_Your goal_: Write out the listing below word for word, leaving out the pictures.

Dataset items
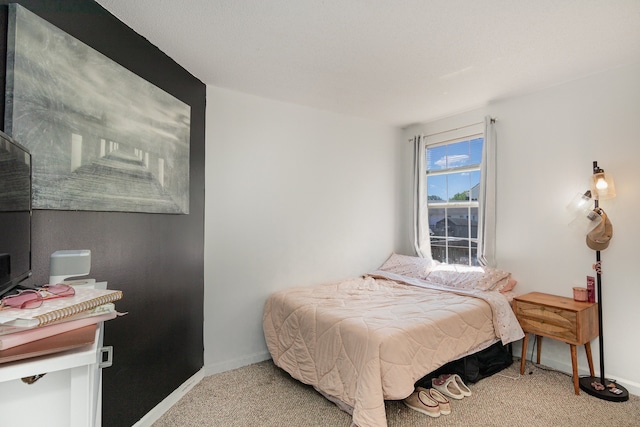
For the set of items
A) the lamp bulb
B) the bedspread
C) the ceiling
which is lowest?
the bedspread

_Task answer_:
For the set of items
A) the lamp bulb
B) the bedspread
C) the ceiling
which is lowest?
the bedspread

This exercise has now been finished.